Not personally. I’ve never met them. But I’ve met people like them. I grew up with them. I know from their dialects exactly where they come from, I have loads of prejudice and fact-based opinions about people from their districts, and I can see through their TV make-up and Sunday costumes which, as is clear for all to see, they don’t wear every day; I know what they look like when they’re not in front of the camera. I know who they liked in high-school, I know what they heard on the radio in 85, I drove through their villages on my family vacations the summer when I was ten (summer? it was raining that whole summer and we were stuffed in a car, five people, and it was glorious), and I know how they reacted to the changing school book reforms which their older teachers sniggered at and the young, idealistic ones eagerly tried to implement — to no avail because they had no respect, especially from the fattish boy at the back over by the windows with the sly grin and the bad grades, who is now more than semi-alcoholic and semi-violent and spends his days in the diner, looking up the eighteen-year-old girls who could have been his daughters had he ever had a relationship. I know them all.
And I felt at home.
I’d be very surprised if any of the genuine Norwegian viewers shared my experience. If it’s true that it’s the newcomer who knows most about a place (because he notices the things that everybody else takes for granted), then I was the newcomer, but I had the upper hand even on the newcomer because I knew so intimately well that which I now, once again, saw for the first time.

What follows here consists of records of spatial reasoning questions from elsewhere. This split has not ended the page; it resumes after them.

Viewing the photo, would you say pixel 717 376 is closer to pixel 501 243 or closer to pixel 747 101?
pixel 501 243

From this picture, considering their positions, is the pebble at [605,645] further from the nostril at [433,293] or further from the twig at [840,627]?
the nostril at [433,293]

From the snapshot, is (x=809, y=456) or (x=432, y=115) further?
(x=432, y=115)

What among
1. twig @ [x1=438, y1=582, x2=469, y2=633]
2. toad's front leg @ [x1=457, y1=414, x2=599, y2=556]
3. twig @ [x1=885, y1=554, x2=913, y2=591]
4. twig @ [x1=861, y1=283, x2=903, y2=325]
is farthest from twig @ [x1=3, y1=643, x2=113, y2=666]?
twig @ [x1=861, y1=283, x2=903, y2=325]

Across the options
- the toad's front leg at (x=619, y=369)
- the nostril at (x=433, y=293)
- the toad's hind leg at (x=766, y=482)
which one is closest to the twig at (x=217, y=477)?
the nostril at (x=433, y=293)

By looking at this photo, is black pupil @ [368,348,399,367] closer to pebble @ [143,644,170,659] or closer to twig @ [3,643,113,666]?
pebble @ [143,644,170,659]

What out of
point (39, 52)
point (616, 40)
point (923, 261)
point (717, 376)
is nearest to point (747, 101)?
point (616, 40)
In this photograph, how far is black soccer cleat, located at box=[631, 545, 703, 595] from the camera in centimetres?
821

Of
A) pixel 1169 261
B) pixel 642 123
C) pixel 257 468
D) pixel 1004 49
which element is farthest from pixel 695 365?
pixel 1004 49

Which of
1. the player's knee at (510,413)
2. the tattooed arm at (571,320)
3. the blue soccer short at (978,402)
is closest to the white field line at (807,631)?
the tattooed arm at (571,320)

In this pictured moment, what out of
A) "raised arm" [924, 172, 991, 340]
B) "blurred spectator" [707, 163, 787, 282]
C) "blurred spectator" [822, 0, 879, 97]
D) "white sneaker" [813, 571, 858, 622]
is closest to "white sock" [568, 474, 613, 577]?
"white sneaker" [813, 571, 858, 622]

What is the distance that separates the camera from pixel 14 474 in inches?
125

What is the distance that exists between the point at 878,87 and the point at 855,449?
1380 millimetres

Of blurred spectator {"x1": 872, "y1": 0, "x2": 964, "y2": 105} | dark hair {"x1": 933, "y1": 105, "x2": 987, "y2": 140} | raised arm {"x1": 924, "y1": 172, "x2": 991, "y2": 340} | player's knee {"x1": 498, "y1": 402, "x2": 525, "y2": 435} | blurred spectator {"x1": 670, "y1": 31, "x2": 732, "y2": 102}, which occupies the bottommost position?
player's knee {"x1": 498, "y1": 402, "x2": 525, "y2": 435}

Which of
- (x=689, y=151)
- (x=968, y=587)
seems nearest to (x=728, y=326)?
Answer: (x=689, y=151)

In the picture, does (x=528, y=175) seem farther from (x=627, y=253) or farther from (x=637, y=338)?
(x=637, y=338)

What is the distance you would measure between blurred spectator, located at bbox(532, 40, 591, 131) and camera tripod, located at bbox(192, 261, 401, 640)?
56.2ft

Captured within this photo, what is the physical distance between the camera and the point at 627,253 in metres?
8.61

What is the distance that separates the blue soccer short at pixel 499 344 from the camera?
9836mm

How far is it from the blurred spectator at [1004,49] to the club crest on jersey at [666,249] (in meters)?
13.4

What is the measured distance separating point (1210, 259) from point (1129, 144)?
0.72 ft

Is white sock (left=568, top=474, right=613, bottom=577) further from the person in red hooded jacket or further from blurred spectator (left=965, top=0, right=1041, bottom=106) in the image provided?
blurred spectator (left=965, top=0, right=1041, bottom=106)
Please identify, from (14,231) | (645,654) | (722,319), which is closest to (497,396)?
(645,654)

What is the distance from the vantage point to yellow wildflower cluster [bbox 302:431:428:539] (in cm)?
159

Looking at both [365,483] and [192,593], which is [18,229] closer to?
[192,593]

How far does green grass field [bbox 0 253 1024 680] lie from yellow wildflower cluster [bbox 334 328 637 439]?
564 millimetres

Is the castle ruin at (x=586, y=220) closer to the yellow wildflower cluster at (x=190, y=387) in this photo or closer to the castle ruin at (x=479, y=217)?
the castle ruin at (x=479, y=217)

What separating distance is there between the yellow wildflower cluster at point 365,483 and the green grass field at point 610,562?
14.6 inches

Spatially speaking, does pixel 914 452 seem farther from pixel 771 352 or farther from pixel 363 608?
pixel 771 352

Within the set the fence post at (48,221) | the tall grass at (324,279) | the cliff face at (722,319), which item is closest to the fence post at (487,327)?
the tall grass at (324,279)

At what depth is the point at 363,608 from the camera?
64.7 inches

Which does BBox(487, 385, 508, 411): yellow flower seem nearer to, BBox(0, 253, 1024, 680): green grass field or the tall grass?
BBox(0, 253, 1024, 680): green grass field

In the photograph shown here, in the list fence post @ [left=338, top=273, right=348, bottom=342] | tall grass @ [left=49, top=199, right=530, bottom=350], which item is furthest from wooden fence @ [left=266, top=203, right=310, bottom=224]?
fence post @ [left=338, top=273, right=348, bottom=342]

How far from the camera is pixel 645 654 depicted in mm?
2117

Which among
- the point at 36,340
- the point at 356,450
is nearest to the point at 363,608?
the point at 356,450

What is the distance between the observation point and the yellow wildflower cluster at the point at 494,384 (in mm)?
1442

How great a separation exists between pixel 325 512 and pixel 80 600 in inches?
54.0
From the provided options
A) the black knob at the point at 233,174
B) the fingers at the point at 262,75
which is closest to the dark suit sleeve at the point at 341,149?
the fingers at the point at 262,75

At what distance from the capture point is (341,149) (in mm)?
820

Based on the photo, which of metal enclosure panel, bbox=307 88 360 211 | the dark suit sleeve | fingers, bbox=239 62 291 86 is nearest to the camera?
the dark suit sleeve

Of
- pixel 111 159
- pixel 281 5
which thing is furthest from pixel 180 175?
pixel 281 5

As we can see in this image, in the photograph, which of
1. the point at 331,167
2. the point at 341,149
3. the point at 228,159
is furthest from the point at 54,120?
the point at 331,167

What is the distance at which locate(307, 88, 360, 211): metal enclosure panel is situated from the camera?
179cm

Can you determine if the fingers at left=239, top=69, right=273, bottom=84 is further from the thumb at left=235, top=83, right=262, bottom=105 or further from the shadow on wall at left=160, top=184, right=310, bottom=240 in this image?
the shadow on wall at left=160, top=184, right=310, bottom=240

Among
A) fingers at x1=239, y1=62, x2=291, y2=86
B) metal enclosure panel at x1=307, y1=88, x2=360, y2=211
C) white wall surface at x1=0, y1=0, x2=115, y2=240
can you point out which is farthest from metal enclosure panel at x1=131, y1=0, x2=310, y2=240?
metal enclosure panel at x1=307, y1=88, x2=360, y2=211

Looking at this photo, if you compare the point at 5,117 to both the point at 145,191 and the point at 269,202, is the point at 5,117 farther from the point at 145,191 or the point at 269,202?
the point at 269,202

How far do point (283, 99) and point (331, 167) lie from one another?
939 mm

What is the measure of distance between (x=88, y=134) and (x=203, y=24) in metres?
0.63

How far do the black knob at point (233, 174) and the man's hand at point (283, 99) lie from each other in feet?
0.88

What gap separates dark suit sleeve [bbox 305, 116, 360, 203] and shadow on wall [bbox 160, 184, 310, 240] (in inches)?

It wasn’t a time machine — I wasn’t taken twenty years back in time, thank god. It was more like one of those DimensionWarpTM devices that can take you to parallel existences and skip forty years, twenty in each direction. It’s a very handy device. After forty years, you’re naturally a foreigner and see with untainted eyes, but you’re also back almost to where you started and thus see with the preciseness that only familiarity gives.
But most remarkable is that the same process takes place in the other direction: when you’re back again in your home dimension, after another forty years and a nick of time, that too appears more clearly, untaintedly.
What I saw there, was myself, my own identity, on prime-time display, disguised as awkward-looking, romantically unsuccessful but hard-working people wilfully making a fool of themselves, most likely to get the pay-check from the TV company and some exposure, but possibly, just possibly, in pursuit of that dream which had laid dormant ever since the girl two desks in front of them married the jerk from the class above. It wasn’t my dream, but they let me borrow it for a while, and an objectively horrible TV show subjectively made my day.